Ilustrasi memerangi virus Korona (Adnan Reza Maulana/Jawa Pos)
JawaPos.com - Penambahan jumlah pasien terjangkit coronavirus disease 2019 (Covid-19) di Jatim masih begitu fluktuatif. Kemarin tercatat ada 304 kasus positif baru. Total ada 4.351 pasien yang tengah menjalani perawatan.
Namun, kabar gembiranya, persebaran virus korona di mayoritas wilayah di Jatim makin melandai. Buktinya, jumlah kabupaten/kota yang berstatus zona kuning (daerah yang dalam seminggu tidak terjadi penambahan kasus) makin bertambah.
Sementara itu, kabupaten/kota yang berstatus zona merah (daerah yang dalam penambahan kasusnya masih tinggi dalam sepekan) juga berkurang.

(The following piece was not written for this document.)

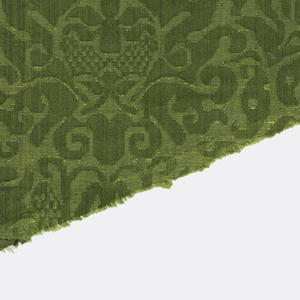 fragments from a chasuble. Palmette shapes within checkerboard strapwork in green.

Berdasar data update peta persebaran Covid-19 yang dirilis Badan Nasional Penanggulangan Bencana (BNPB) kemarin, ada perkembangan positif terkait dengan zona persebaran virus korona di 38 kabupaten/kota.
Zona merah, misalnya. Jika pekan lalu masih ada 16 kabupaten/kota yang masuk daftar daerah rawan, saat ini jumlahnya berkurang. Tinggal 11 daerah.
Sementara itu, lima kabupaten/kota yang sebelumnya berstatus zona merah, kini naik status menjadi zona oranye alias daerah dengan penambahan kasus rendah dan tingkat kesembuhan tinggi (selengkapnya lihat grafis).
Ketua Tim Gugus Tugas Percepatan Penanganan Covid-19 Rumpun Kuratif dr Joni Wahyuhadi menjelaskan, ada 15 kategori yang menjadi dasar klasifikasi. Di antaranya, jumlah pasien positif, jumlah angka kematian, dan jumlah pasien sembuh. ”Hasilnya, ada zona risiko tinggi, sedang, terdampak, dan tidak terdampak,” ujarnya.
Beberapa hari lalu, ada empat zona kuning di Jawa Timur. Yakni, Lumajang, Ngawi, Kota Blitar, dan Madiun. Kini ada daerah lain yang menjadi kuning. ”Yakni, Trenggalek,” katanya.
Selain itu, yang menggembirakan adalah rate of transmission (RoT) alias tingkat transmisi virus korona di Jatim. Lambat laun mengalami penurunan. Sebagian daerah sudah berada di bawah 1. Meskipun, di beberapa daerah lain (terutama zona merah), angkanya masih di atas 1.
Dokter Joni menyebutkan, perkembangan itu memberikan sinyal positif bahwa persebaran virus korona di Jatim makin menurun. ”Tapi, kondisi tersebut bisa berubah. Karena itu, masyarakat diminta tetap waspada,” katanya.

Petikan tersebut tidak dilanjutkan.